And apparently in the absence of a true leader a random person barking orders somehow gets people to follow those orders. None the less before passengers reached the spot there was a path in the junk cleared for them. This is the second strike in why I call this amateur hour at the railroad. Common sense tells you passengers on a regularly scheduled train should always come above crew needs. After the lake shore got out we grabbed a lift to a 24/7 diner in south Cleveland to wait for Nigel. 

It didn’t honestly take Nigel that long to reach us once we sat at a table. Everyone but me had a breakfast entre but I know how train chases get where there is no food option available aside from whatever snacks one brings. So I had a full on chicken tender dinner knowing it would be the last meal for several hours. And I limited my drink consumption also knowing it would be the last restroom for a significant amount of time. But we caught up and relaxed at breakfast before settling into our spot at Garfield Heights to wait two hours for the train. 

Both Malcolm and Nigel slept while I stayed awake listening to music because I figured the way secret service is a car sitting on a side street near the track would probably warrant a visit. They needed the rest as they are the drivers so me not driving naturally stayed awake. The nearby property owner walked by when checking the mail and asked what we were doing. I told him and he was surprised there was no news about the train at all. 

That’s one of my pet peeves again leading me to the amateur hour branding. If it is properly marketed you get a large audience out to see the train. While that makes it hard to chase it it is good for the candidate. To be exposed to the largest amount of people. I love and study campaign trains for all candidates and they attract thousands in every town but with poor marketing you can’t. It’s about meeting the people and the best social distance way to meet and interact is with you standing on a train rolling by a town. 

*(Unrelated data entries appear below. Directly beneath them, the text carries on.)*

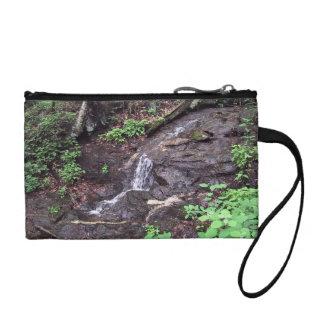 Water stream through trees coin purse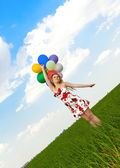 Pretty girl playing with balloons in a field on holiday — Stock Photo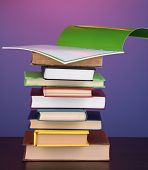 Stack of interesting books and magazines on wooden table on purple background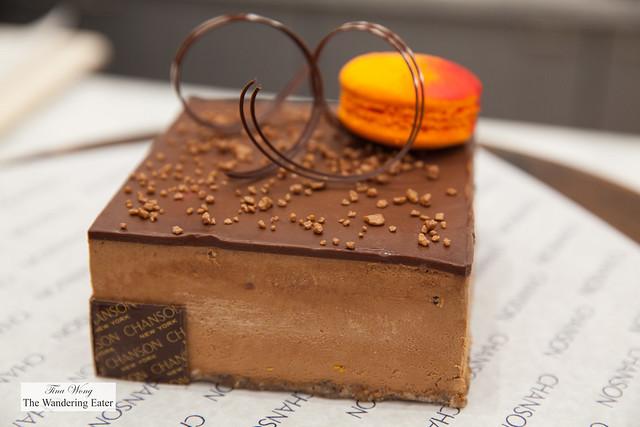 Large size Earl grey mousse chocoalte cake topped with blood orange macaron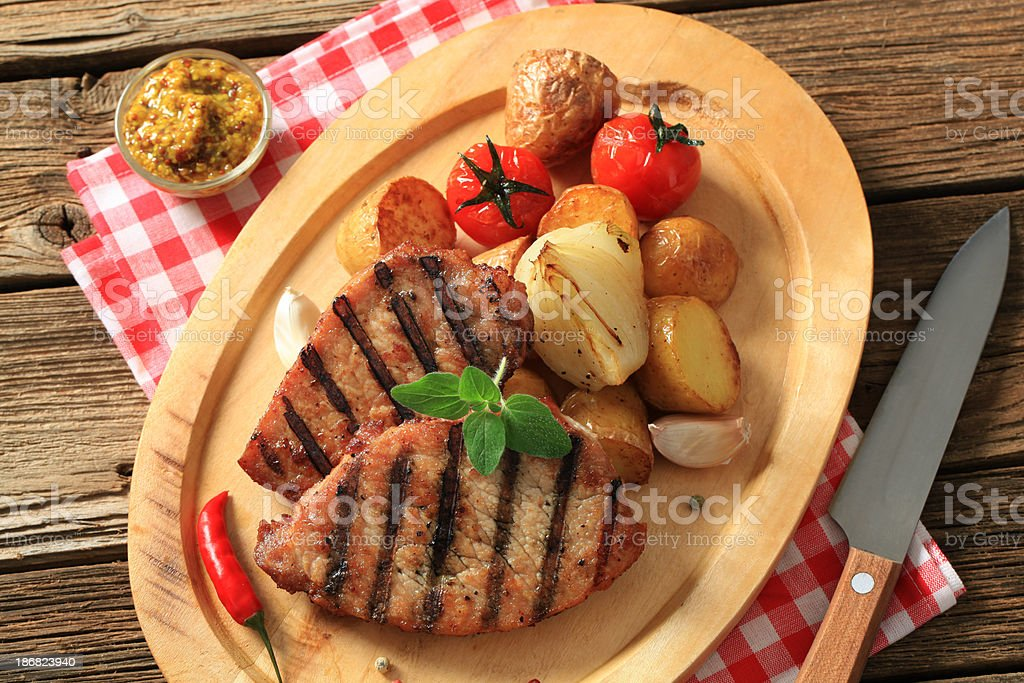 Grilled pork and roasted potatoes royalty-free stock photo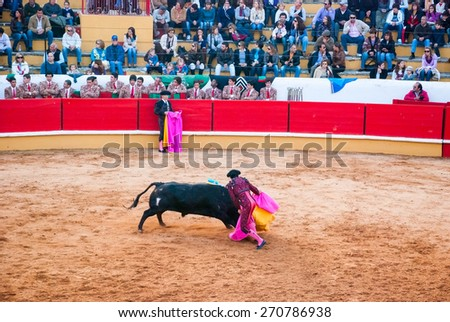 """TOMAR, PORTUGAL - OCTOBER 24: Cavaleiro fight with the bull and stabbing """"bandarilha"""" to the bull in portuguese style bullfighting in Tomar on October 24, 2010 - stock photo"""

I was surprised to see the pilot train running ahead of the campaign special was a loaded ethanol train. Historically when these trains run they have a train that runs ahead to ensure that no one has sabotaged the track ahead of the candidate. Again the amateur hour branding comes out because imagine if someone had tampered with the track detailing a hundred car oil train could level a small town ala Graniteville, SC. And in our current toxic political climate this was a really dumb call. 

The secret service ordered the local police to evict us from our spot with two minutes to spare before the train which was a real annoying pain. Especially because they police watched us photograph and wave to the oil train ahead of the candidate. I can’t fault them for doing their job I just wish we would have had more notice to move so we could reevaluate and plan a plan B. We were unable to find another spot before the train and went ahead and started trying to race ahead of the train to another one of our spots. 

But with the imperfect chase roads that was an impossible task. And adding the next mistake in my opinion the train was running track speed instead of a reduced speed. Any event where you are expecting a large crowd of attendees and something like a whistle stop campaign train qualifies as that you shouldn’t be going track speed in the interest of safety. Take for instance Norfolk Southern doesn’t run steam engines above 40 MPH because they attract large crowds. The slower you are the safer it is for the spectators who aren’t used to rail operations. 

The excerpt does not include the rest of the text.